What alternative wireless communication form exists that might survive such disruption i.e. is less prone to interference than radio waves.
Free-space optical communication. Lasers and LEDs and photodiodes and so on. It can only be line of sight, and long range links are generally point-to-point, but it does exist and work right now. You couldn't keep your mobile phone in your pocket any more, but other than that these things could be replaced with new technologies and carry on working. Quite a lot of these devices are already in use and in production, though getting enough out to relink the radio-networked bits of world will probably take some time.
Remember that communication with sattelites is only line-of-sight... launching a new optical-only satellite constellation would be a major undertaking, but it is just money and time. The technology is already available.
Is there any science or science-adjacent justification for why some kinds of radio signals still work while others don't?
Shortwave bounces off the ionosphere.

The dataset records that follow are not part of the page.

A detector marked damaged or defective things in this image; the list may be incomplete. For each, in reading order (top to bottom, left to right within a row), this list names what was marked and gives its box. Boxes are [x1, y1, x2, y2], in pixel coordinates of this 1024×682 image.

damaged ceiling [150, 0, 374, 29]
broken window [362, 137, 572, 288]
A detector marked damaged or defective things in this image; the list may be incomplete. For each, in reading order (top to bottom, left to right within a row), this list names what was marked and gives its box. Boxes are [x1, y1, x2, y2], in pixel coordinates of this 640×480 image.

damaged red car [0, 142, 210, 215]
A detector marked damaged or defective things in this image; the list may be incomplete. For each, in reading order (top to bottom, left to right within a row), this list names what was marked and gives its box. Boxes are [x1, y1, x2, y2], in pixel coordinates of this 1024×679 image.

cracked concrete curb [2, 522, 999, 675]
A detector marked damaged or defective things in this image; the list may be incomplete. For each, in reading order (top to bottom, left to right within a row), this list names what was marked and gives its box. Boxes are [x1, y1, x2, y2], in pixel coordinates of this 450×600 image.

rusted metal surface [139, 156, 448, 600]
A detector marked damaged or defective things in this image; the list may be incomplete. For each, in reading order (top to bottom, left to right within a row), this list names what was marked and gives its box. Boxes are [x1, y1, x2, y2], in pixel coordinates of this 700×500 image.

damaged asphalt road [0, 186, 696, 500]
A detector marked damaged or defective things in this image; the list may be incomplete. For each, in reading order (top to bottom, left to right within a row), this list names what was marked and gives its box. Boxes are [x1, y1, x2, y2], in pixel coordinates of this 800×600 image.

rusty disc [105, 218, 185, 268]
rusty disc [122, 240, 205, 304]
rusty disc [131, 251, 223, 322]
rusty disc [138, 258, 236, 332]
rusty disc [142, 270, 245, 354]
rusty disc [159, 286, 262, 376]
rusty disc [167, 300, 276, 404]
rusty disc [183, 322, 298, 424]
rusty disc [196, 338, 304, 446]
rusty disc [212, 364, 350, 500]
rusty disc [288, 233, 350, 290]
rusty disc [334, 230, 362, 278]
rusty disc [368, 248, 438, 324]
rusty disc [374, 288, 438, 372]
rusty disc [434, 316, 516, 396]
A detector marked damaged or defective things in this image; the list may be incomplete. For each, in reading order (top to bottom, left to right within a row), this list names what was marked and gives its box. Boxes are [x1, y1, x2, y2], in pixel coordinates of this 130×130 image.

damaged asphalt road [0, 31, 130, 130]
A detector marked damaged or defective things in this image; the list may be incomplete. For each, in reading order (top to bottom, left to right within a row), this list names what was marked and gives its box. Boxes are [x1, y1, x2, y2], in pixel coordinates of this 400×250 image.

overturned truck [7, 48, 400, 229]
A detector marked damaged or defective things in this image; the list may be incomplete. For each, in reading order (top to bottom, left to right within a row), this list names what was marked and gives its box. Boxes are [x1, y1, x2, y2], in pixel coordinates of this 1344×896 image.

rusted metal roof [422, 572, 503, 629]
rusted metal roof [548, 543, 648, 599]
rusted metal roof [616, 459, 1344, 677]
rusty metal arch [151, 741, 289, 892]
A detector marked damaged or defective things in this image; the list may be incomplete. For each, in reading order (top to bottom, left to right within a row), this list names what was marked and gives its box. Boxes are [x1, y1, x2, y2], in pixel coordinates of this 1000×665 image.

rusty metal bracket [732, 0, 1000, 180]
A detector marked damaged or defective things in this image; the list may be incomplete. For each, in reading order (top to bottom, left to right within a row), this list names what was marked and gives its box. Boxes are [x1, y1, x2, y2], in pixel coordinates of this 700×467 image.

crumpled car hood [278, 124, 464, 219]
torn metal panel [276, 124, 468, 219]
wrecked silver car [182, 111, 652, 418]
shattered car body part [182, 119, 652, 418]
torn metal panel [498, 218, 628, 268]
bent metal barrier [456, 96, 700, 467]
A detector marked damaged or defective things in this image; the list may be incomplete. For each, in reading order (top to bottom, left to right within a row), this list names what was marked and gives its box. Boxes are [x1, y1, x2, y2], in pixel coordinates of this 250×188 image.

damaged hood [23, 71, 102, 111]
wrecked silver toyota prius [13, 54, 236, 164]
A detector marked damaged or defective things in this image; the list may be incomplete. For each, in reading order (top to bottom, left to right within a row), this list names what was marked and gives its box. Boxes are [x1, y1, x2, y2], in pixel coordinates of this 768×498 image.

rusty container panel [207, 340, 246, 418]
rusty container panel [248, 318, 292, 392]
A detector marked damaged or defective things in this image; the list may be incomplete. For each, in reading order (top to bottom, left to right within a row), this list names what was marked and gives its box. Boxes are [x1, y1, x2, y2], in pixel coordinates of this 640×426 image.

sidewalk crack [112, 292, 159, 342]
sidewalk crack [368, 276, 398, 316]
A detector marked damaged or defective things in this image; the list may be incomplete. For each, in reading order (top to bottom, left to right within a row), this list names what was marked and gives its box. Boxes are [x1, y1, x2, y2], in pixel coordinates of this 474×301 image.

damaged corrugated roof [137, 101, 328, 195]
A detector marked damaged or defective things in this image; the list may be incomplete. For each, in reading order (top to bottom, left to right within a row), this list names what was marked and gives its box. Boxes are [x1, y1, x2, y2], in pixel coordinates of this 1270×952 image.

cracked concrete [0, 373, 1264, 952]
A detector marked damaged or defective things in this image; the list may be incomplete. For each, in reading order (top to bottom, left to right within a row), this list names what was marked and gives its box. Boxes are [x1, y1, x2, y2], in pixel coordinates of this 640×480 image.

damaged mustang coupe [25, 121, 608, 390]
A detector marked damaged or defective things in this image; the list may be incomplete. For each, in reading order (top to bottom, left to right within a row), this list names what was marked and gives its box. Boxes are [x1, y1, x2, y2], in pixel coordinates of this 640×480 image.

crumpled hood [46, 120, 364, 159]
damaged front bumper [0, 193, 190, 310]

Microwaves can be scattered off the troposphere. VHF and the like is line of sight, mostly, but you can still do stuff like bounce it off the moon.
These are all very, very difference mechanisms because the behaviour of radio changes drastically at different frequency ranges. One mechanism won't break them all, unless it is basically magic. A deliberately engineered attempt to break all of them could be done with force majeure.
There are many techniques like frequency hopping spread spectrum, and clever communication protocols like WSPR which are highly resilient to noise and jamming.
Alternatively, can providing more power to a radio transmission overcome such interference or not
Depends entirely on the nature of the interference. Handwave it as you wish.
Finally, is there a possibility that wired communication might also be disrupted?
Doubtful, at best. Something like a Carrington event might affect some radio and some wired communications, and of course you're discussing something that may as well be magic, so you can feel free to define its scope. Fibre optic certainly not.